### Work request
Each record is to be copied exactly, with its pictures left behind.

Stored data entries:

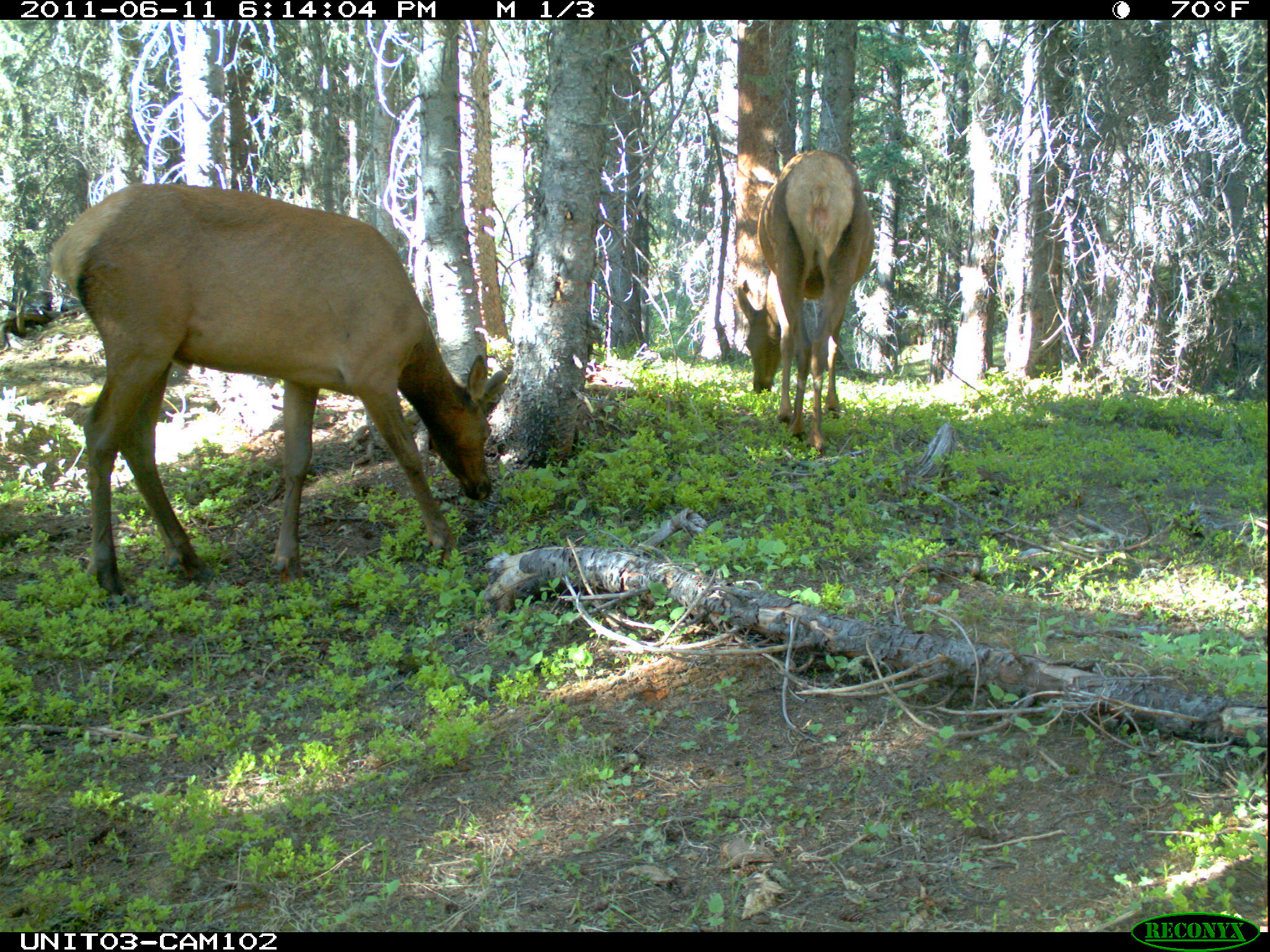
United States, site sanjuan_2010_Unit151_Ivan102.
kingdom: Animalia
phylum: Chordata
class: Mammalia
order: Artiodactyla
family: Cervidae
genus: Cervus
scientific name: Cervus elaphus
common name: red deer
Cervus elaphus (red deer).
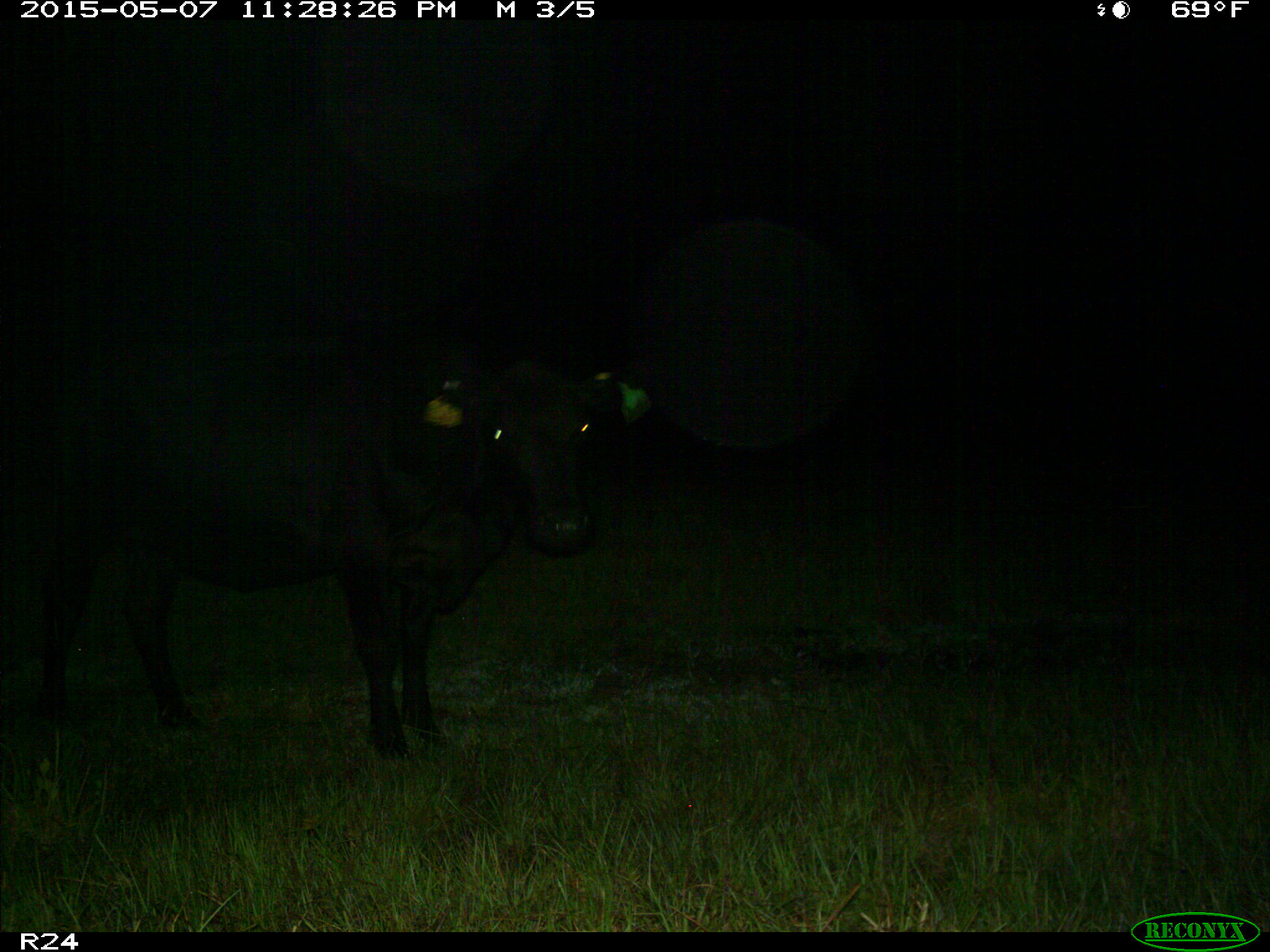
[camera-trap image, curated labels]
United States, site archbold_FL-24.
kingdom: Animalia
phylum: Chordata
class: Mammalia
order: Artiodactyla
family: Bovidae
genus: Bos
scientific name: Bos taurus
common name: domestic cow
Bos taurus (domestic cow).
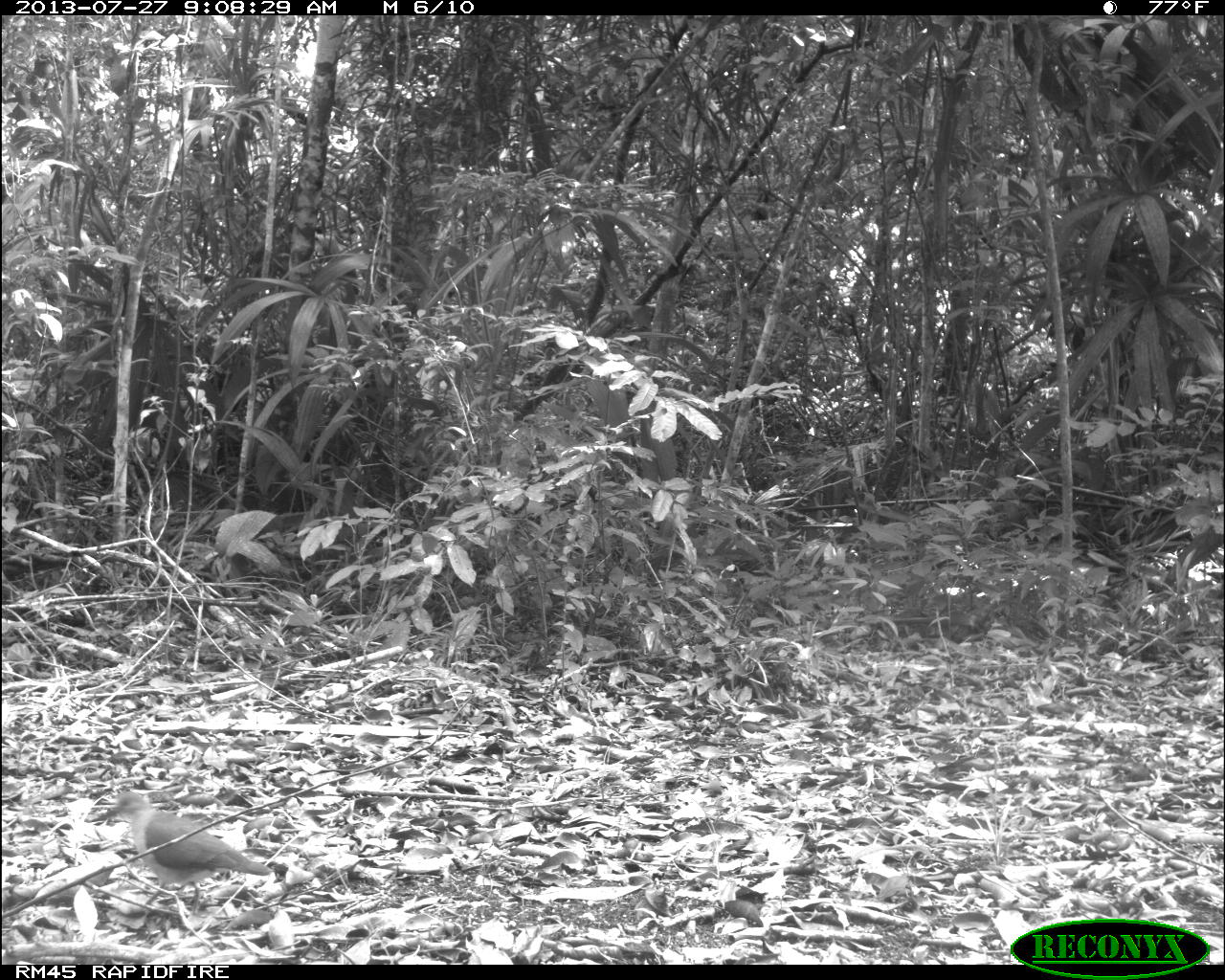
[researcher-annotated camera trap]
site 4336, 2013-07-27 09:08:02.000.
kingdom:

### Solution for this task
United States, site sanjuan_2010_Unit151_Ivan102.
kingdom: Animalia
phylum: Chordata
class: Mammalia
order: Artiodactyla
family: Cervidae
genus: Cervus
scientific name: Cervus elaphus
common name: red deer
Cervus elaphus (red deer).
[camera-trap image, curated labels]
United States, site archbold_FL-24.
kingdom: Animalia
phylum: Chordata
class: Mammalia
order: Artiodactyla
family: Bovidae
genus: Bos
scientific name: Bos taurus
common name: domestic cow
Bos taurus (domestic cow).
[researcher-annotated camera trap]
site 4336, 2013-07-27 09:08:02.000.
kingdom:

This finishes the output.